──────── 本文
この発見にいたる知的行動をビジネスの目的で行うことがビジネス・インテリジェンスなのです。
この知的行動を支えて加速させるための優れたツールとしてITが重要になります。
ITには本来「プロセス・オートメーション(省力化)」と「情報を活用する」という2つの目的がありますが、今日の企業におけるITの役割は前者に偏っています。高価で複雑なITシステムは、専門家によって適用業務に合うよう時間をかけてプログラムされ実装されます。出来上がったITシステムは業務の円滑化や合理化を行う設備として扱われ、業務の仕組みが変わる際にそれに合わせて変更されていきます。それはまるで生産ラインの変更に応じて配置が変わるベルトコンベアと同じ位置付けです。
変化が少ない業務であれば問題は無いのですが、ビジネス・インテリジェンスすなわち知的行動を支えるという視点で見ると正反対の仕組みであることがわかります。専門家がプログラムを作って、それを実装するという手続き型のITシステムでは、人間が思考するスピードにまったく追いつけないからです。導入のための要件を定義し、カスタマイズして導入する。新しい帳票が欲しければ、その開発に数週間を要する・・・このような手続き型のITに頼っていては、発見を生み出す行動特性を支援することはできません。
スティーブ・ジョブズはWebが生まれる前の1990年に、「Computers are like a Bicycle for Our Minds」と表現しましたが、人間の発想を伸ばす優れたツールとしてのITが必要なのです。
────────────────
**やること:**
#1 ビジネス・インテリジェンスについての文章を読んで、次の問いに答えてください。
(a) ITが本来持っている2つの目的は何ですか。
(b) 新しい帳票が欲しいとき、その開発にはどれくらいかかると書かれていますか。
(c) スティーブ・ジョブズが「Computers are like a Bicycle for Our Minds」と表現したのは何年ですか。
#2 ビジネス・インテリジェンスについての文章の続きを、最後の文のあとから書き足してください。
これらのエントリーは別の出どころから集めたものです。
──────── 掲載データ
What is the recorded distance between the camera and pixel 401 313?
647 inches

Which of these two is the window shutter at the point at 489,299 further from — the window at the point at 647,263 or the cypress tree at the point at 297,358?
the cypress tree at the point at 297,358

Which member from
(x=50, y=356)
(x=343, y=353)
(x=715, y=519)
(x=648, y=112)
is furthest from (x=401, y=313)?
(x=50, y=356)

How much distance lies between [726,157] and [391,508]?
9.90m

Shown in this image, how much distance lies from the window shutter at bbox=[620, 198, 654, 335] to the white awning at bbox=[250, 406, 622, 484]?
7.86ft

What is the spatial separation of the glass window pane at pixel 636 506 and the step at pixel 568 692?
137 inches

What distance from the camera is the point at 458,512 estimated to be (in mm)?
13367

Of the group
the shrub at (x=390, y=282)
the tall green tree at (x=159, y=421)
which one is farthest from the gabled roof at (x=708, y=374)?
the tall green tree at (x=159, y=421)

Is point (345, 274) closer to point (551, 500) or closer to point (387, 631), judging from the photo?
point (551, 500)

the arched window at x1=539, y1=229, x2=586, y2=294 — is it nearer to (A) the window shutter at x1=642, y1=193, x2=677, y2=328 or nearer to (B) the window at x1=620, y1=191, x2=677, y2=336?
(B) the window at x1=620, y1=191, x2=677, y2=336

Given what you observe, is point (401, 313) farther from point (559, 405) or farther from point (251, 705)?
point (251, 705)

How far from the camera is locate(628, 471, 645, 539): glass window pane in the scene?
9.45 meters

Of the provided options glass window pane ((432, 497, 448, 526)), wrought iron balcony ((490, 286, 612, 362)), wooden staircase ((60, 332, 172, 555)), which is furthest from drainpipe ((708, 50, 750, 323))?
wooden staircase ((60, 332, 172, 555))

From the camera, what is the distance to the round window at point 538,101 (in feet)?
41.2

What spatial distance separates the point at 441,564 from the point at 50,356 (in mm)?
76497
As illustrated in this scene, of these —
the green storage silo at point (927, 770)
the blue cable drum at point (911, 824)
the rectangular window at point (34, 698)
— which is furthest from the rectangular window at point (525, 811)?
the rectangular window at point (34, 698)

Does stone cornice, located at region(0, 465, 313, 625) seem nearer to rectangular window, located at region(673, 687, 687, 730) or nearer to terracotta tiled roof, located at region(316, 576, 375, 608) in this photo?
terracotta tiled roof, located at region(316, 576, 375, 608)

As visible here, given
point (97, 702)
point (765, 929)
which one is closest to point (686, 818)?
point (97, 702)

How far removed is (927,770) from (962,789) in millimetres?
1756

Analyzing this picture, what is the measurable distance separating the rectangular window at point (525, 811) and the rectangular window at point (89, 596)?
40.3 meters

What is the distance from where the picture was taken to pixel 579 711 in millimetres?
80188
────────────────
**回答:**
#1
(a) 「プロセス・オートメーション(省力化)」と「情報を活用する」の2つです。
(b) 数週間です。
(c) 1990年です。

#2
Tableauは、いわゆる手続き型のクラシックなBIツールとして誕生したものではありません。象徴的な例として、TableauではVizQLという独自のデータベース視覚化言語を開発しています。VizQLの仕組みはSQLに似ていますが、SQLがデータをテキスト化したように、VizQLはデータを視覚化します。Tableauにおけるドラッグ&ドロップ操作は全てVizQLに基づいた操作となり、ユーザーは視覚化されたデータに触っているかのような感覚でデータを扱えるのです。iPadなどを使ってTableauを操作すると、そのことをより実感できるでしょう。
グラフの形状を変えた瞬間に、1億件を超えるようなデータでも、瞬時に最適な分布・形状・色あいで出力されます(Feel/Shift)。そこで気になる点があれば、グラフ上からすぐに詳細なデータへドリルダウンができます(Chase)。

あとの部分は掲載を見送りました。